EX-5 6 dex5.htm OPINION AND CONSENT OF JANET L. BURAK Opinion and consent of Janet L. Burak

Exhibit 5

 

April 4, 2005

 

HSBC USA Inc.

452 Fifth Avenue

New York, New York 10018

 

Re:

   HSBC USA Inc. Registration Statement on Form S-3 (No. 333-42421), for up to $1,125,000,000 of Senior Debt Securities, Subordinated Debt Securities, Junior Subordinated Debentures, Preferred Stock and Guarantees of Trust Preferred Securities, or any combination of the foregoing.

 

Ladies and Gentlemen:

 

As Senior Executive Vice President, General Counsel & Secretary of HSBC USA Inc., a Maryland corporation (“HSBC”), I am generally familiar with (i) the proceedings in connection with HSBC’s Registration Statement on Form S-3, No. 333-42421 (the “Registration Statement”), in which up to $1,125,000,000 aggregate principal amount of Senior Debt Securities, Subordinated Debt Securities, Junior Subordinated Debentures, Preferred Stock and Guarantees of Trust Preferred Securities, or any combination of the foregoing, of HSBC were registered, and (ii) the offering and sale of up to 20,700,000 shares of Floating Rate Non-Cumulative Preferred Stock, Series F, without par value ($25 stated value per share) (the “Preferred Shares”) under the Registration Statement, as described in HSBC’s Prospectus Supplement dated March 30, 2005 to the Prospectus dated April 24, 2002. The Preferred Shares are being issued pursuant to Articles Supplementary to HSBC’s Articles of Incorporation, dated March 30, 2005 (the “Articles Supplementary”).

 

I have examined, or caused to be examined, the Articles Supplementary, the Underwriting Agreement, dated as of March 30, 2005, by and among HSBC and HSBC Securities (USA) Inc., as Representative of the several underwriters named therein, and such other documents and records pertaining to HSBC and the Preferred Shares as I have considered necessary or appropriate as a basis for the opinions set forth herein.
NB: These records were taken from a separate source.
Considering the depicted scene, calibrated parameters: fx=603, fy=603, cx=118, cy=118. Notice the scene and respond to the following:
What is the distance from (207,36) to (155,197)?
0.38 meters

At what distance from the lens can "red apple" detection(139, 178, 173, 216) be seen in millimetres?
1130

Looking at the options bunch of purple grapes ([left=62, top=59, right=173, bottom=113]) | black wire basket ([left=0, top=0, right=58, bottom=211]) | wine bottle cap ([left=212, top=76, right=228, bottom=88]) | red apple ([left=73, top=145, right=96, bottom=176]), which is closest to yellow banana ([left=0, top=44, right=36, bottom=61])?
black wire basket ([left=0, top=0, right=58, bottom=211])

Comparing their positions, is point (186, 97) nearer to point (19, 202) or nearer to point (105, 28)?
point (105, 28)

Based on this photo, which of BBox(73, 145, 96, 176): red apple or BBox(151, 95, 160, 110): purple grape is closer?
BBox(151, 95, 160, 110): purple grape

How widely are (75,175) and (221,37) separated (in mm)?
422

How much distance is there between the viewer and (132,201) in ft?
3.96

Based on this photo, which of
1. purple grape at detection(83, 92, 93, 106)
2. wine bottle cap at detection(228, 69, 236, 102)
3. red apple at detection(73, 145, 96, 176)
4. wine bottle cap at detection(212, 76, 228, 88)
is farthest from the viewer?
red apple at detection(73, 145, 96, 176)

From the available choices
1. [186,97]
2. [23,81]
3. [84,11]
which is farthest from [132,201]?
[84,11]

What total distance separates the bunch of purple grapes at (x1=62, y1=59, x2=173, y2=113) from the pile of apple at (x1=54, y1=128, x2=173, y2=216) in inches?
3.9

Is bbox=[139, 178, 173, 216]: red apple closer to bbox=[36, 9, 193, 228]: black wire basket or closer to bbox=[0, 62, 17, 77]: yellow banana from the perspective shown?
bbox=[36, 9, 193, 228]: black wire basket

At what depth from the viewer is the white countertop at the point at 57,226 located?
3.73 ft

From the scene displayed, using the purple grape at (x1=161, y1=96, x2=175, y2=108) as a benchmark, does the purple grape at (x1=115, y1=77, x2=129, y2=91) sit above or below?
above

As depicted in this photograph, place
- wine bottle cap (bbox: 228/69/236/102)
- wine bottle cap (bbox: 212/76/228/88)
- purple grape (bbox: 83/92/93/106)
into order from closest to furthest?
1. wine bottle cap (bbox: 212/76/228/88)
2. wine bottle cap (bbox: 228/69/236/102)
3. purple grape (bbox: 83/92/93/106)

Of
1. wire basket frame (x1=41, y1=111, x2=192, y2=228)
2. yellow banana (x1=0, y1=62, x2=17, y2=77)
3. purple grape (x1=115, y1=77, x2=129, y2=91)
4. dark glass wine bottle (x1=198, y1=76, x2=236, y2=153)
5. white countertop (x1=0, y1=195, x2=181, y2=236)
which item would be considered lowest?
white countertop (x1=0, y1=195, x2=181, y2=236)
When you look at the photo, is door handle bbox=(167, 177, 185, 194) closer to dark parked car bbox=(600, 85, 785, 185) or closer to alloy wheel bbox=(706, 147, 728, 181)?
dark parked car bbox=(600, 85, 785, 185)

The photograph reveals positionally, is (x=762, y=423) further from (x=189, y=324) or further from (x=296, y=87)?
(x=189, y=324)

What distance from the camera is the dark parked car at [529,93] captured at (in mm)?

Based upon my review of the records and documents of HSBC, I am of the opinion that:

 

  1. HSBC is a corporation duly incorporated and validly existing under the laws of the State of Maryland.

 

  2. Assuming the due authorization, execution and delivery of the Underwriting Agreement by the Underwriters, and the delivery of the Underwriting


April 1, 2005

Page 2

 

Agreement by HSBC, when the Preferred Shares are issued and delivered against payment therefor pursuant to terms and provisions of the Underwriting Agreement, the Preferred Shares will be validly issued, fully paid and non-assessable, except as enforcement of the provisions thereof may be limited by bankruptcy, insolvency, reorganization or other laws relating to or affecting the enforcement of creditors’ rights or by general principles of equity (regardless of whether such enforceability is considered in a proceeding in equity or at law).

 

I hereby consent to the filing of this opinion as an exhibit to the Registration Statement and to the reference to me under the heading “Legal Matters,” or any similar caption, in any preliminary prospectus, prospectus or prospectus supplement forming a part of the Registration Statement. In giving said consent, I do not admit that I am in the category of persons where consent is required under Section 7 of the Act or the rules and regulations of the Securities and Exchange Commission thereunder.